— START OF Provided material —

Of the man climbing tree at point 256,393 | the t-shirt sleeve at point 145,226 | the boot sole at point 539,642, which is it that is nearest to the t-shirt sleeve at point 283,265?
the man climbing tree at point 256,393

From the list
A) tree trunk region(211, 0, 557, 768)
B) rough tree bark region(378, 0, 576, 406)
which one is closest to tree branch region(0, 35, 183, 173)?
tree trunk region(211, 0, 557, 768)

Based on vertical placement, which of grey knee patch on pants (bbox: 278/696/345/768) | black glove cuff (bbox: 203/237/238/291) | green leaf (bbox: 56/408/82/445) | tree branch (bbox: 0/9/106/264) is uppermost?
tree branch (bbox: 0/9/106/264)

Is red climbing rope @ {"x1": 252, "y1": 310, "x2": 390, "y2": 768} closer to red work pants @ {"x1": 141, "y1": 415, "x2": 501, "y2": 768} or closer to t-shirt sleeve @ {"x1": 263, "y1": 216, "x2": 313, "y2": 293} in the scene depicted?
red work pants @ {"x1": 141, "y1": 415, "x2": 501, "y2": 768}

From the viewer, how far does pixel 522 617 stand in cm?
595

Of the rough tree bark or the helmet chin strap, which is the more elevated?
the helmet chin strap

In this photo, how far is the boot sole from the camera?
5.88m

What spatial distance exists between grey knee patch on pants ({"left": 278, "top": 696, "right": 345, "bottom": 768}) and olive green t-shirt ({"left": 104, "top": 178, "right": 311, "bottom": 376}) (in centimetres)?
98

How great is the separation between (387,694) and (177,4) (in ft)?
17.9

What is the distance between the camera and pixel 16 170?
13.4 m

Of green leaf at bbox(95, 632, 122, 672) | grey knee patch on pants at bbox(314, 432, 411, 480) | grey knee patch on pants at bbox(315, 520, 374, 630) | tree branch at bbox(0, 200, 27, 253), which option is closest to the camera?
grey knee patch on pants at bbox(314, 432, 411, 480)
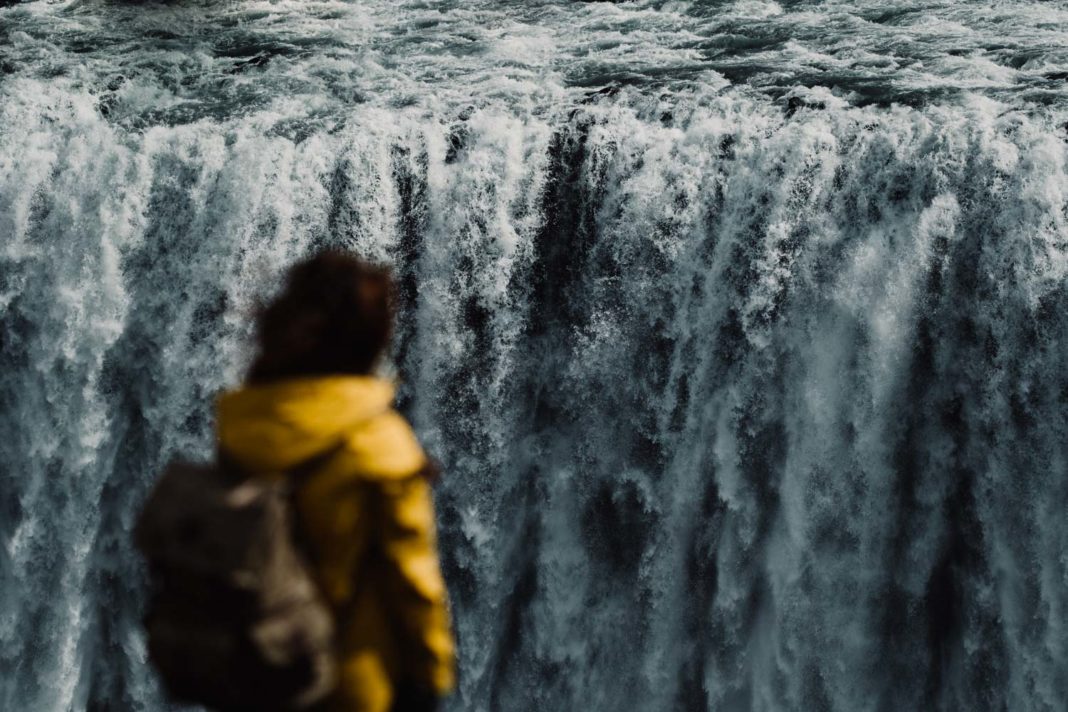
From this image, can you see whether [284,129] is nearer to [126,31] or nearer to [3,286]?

— END OF Provided material —

Work required: From the entries above, output every line exactly and omit any image.

Finished task:
Of the man climbing tree at point 256,393 | the t-shirt sleeve at point 145,226 | the boot sole at point 539,642, which is it that is nearest to the t-shirt sleeve at point 283,265?
the man climbing tree at point 256,393

From the list
A) tree trunk region(211, 0, 557, 768)
B) rough tree bark region(378, 0, 576, 406)
which one is closest to tree branch region(0, 35, 183, 173)?
tree trunk region(211, 0, 557, 768)

Based on vertical placement, which of grey knee patch on pants (bbox: 278/696/345/768) | black glove cuff (bbox: 203/237/238/291) | green leaf (bbox: 56/408/82/445) | tree branch (bbox: 0/9/106/264) is uppermost?
tree branch (bbox: 0/9/106/264)

Is red climbing rope @ {"x1": 252, "y1": 310, "x2": 390, "y2": 768} closer to red work pants @ {"x1": 141, "y1": 415, "x2": 501, "y2": 768} or closer to t-shirt sleeve @ {"x1": 263, "y1": 216, "x2": 313, "y2": 293} in the scene depicted?
red work pants @ {"x1": 141, "y1": 415, "x2": 501, "y2": 768}

From the viewer, how far does pixel 522 617 stand in cm?
595

Of the rough tree bark or the helmet chin strap, which is the more elevated?
the helmet chin strap

In this photo, how far is the boot sole from the camera?
5.88m

What spatial distance exists between grey knee patch on pants ({"left": 278, "top": 696, "right": 345, "bottom": 768}) and olive green t-shirt ({"left": 104, "top": 178, "right": 311, "bottom": 376}) (in centimetres)?
98

How great is the separation between (387,694) and (177,4) (in ft)?
17.9

What is the distance between the camera and pixel 16 170?
13.4 m

Of green leaf at bbox(95, 632, 122, 672) | grey knee patch on pants at bbox(314, 432, 411, 480) | grey knee patch on pants at bbox(315, 520, 374, 630) | tree branch at bbox(0, 200, 27, 253), which option is closest to the camera?
grey knee patch on pants at bbox(314, 432, 411, 480)
From this image, can you see whether [284,129] is nearer to [126,31] or nearer to [3,286]?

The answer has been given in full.